I have written so many blog entry on such quantum quakery, I don't think my fingers can take it anymore. Luckily, this time, Lawrence Krauss tackles this issue by bring to task several quackeries that uses quantum mechanics in vain. For example, the frequent abuse of quantum entanglement gets directly addressed in this question/answer:

Q: But isn't everything really connected? Doesn't the quantum world pervade everything that we see around us?

A: Of course it does. So does classical physics. The quantum world does pervade everything around us, but as Richard Feynman liked to say, "Scientific creativity is imagination in a straitjacket." Not everything is possible. That's what makes the world so interesting. It is true that quantum mechanics is extremely strange, and on extremely small scales for short times, all sorts of weird things happen. And in fact we can make weird quantum phenomena happen. But what quantum mechanics doesn't change about the universe is, if you want to change things, you still have to do something. You can't change the world by thinking about it.

We are connected to the world by many things: by light and sound and heat. We do, at subatomic scale, behave quantum mechanically. But we behave like classical objects for a reason: We're big, we have lots of particles, they interact. All the weirdness of quantum mechanics gets washed out on the scale that we can experience. That's why we experience a classical world.
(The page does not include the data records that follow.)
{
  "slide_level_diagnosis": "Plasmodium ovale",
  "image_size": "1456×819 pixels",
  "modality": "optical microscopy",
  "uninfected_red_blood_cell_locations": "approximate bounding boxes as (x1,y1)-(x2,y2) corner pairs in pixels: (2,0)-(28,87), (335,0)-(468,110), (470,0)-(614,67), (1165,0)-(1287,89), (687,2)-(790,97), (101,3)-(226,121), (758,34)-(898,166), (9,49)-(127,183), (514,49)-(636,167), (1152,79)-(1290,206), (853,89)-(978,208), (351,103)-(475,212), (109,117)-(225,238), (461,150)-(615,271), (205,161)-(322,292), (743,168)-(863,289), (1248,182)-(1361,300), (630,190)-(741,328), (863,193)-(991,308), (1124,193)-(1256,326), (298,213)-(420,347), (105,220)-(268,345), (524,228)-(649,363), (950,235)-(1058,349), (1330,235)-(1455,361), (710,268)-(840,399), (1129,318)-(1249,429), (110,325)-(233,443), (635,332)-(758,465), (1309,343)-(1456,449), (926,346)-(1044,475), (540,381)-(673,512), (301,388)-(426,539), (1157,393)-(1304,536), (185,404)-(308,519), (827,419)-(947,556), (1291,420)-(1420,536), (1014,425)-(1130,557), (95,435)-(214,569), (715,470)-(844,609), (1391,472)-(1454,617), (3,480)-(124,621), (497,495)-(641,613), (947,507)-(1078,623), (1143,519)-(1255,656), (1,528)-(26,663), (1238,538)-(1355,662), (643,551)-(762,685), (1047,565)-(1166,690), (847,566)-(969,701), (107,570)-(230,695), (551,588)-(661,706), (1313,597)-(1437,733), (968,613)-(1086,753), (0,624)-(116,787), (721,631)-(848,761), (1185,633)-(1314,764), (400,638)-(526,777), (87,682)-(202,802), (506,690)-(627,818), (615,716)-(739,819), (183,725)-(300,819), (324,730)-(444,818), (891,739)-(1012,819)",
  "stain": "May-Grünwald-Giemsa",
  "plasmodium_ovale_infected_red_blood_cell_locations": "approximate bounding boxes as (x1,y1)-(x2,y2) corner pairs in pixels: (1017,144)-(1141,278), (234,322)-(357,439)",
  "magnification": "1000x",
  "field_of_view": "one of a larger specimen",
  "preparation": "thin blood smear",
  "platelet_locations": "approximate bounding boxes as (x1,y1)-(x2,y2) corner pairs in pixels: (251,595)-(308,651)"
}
The weirdness of quantum mechanics is reserved for either very specially prepared configurations in the laboratory, or scales that are so small that quantum-mechanical effects are significant.

We're also connected to the universe by gravity, and we're connected to the planets by gravity. But that doesn't mean that astrology is true. With quantum mechanics, there's a notion that observers affect the things that they're observing. That's not always true, but it's often true. That's one of the very strange properties of quantum mechanics. Therefore people get the notion that there's no objective reality, and that you can literally impact on the external world just by doing things internally. That's not the case. If you want to affect something in the external world, you have to do something to it. You can't just hope for the best. You can't bring good things to you by thinking about them.

The quantum mechanical correlations, the spooky action at a distance that quantum mechanics brings up, is true only for very specially prepared systems that are isolated from the rest of the world, completely. And we are certainly not isolated from the rest of the world. We're bombarded by many things every second of the day, and a result, we're not specially prepared quantum mechanical systems, nor can we exert weird quantum powers over other objects.

You'll notice that some of the things that Krauss talks about has a ring of familiarity if you have read my blog entry on why quantum mechanics is so difficult for the general public, and why it is susceptible to being abused.

One would hope that people would read this article and stop being taken in by all of these quackeries. Would Oprah invite Krauss to clarify all the misinformation that she helped spread when she touted "The Secret" on her show? I highly doubt it.

Zz.

1 comment:

Pi-Guy said...

I tend to tell people that if QM were literally lawless then you couldn't do repeatable experiments with it, and in general it wouldn't be reliable enough to build things like the innards of cell phones, and so on.

I isn't indeterminate, and it doesn't allow anything & everything. It's just that what it determines and what it allows aren't the same things which are in classical mechanics.